Bloque de texto =>
Esto es muy fácil de distinguir cuando se trata de discursos sobre temas controvertidos: el lector visual busca palabras clave, que funcionan como indicadores para reconocer un perfil sobre el que su facción ya tiene un juicio hecho: mercado, derechos, feminismo, nazis, neoliberalismo, pibis, Cristo, imperialismo. El lector visual no lee para entender sino para tomar posición, su respuesta no es intelectual, inteligente, sino emocional, inmediata. Como consecuencia, tal como describí en una nota anterior, “el prejuicio, la agresión y el insulto prevalecen sobre la reflexión, la comprensión y la tolerancia. Las palabras ya no son el logos que ordena e ilumina, sino piedras que se arrojan para golpear, o que funcionan como santo y seña para suponer, no para entender, lo que el otro quiere decir, y responder con la energía del caso.”

Datos proporcionados =>
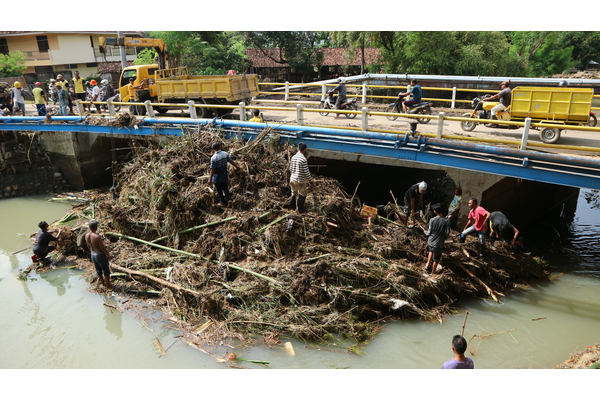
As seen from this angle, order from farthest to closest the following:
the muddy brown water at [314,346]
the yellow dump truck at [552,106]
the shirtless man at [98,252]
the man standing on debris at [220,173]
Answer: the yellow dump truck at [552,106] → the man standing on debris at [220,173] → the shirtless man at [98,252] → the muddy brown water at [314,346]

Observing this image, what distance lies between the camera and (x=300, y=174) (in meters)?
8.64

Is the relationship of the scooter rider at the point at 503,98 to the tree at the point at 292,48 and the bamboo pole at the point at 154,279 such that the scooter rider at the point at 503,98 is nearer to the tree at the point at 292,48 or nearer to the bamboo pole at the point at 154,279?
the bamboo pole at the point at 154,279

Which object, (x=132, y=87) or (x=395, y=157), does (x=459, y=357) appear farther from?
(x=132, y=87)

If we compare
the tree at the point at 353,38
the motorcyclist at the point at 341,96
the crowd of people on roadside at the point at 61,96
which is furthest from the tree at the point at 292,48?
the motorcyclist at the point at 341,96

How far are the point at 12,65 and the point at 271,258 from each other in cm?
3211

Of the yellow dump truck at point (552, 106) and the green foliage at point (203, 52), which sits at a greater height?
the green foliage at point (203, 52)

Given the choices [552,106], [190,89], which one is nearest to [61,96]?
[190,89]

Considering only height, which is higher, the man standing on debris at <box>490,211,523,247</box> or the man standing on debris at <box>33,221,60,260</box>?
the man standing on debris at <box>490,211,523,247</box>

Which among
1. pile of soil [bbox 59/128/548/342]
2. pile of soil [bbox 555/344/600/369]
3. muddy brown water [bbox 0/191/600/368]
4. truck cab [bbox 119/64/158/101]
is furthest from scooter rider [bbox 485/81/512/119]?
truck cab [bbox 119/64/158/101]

--

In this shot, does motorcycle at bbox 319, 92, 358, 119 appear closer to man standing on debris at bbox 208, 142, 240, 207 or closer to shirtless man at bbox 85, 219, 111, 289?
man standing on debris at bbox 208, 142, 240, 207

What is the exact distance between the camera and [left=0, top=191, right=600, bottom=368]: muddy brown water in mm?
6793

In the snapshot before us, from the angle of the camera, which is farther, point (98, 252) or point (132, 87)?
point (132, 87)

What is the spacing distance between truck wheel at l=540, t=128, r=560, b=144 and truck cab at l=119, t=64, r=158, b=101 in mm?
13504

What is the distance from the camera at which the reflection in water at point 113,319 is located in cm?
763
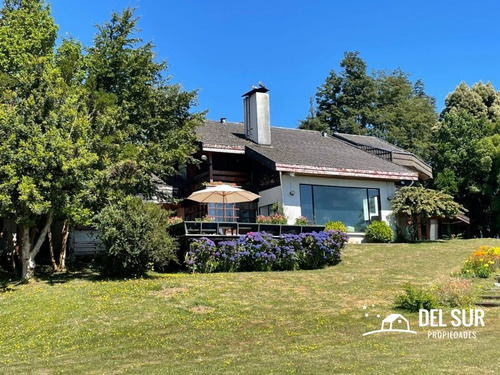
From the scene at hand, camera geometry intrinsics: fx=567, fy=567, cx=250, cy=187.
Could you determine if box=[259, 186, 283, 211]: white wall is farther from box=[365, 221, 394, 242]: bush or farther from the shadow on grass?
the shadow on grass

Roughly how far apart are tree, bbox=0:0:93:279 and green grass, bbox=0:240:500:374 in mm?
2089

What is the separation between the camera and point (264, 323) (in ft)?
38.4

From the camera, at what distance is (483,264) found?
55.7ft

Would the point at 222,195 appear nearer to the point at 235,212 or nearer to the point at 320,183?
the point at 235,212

---

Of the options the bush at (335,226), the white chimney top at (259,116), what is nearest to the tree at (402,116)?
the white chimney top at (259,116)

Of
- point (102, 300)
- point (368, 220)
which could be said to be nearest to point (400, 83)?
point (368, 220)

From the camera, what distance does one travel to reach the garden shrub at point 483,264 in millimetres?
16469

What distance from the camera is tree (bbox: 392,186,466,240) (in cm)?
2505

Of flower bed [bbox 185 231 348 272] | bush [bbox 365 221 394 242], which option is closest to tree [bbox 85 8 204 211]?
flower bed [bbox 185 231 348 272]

Tus instrucciones =>
Di si cada afirmación concuerda con el texto sobre el lector visual y cita las palabras de ese texto que lo deciden: (a) el lector visual lee para entender; (b) la respuesta del lector visual es emocional e inmediata; (c) las palabras clave sirven como indicadores para reconocer un perfil.

Problema resuelto =>
(a) No: «El lector visual no lee para entender sino para tomar posición».
(b) Sí: «su respuesta no es intelectual, inteligente, sino emocional, inmediata».
(c) Sí: «palabras clave, que funcionan como indicadores para reconocer un perfil».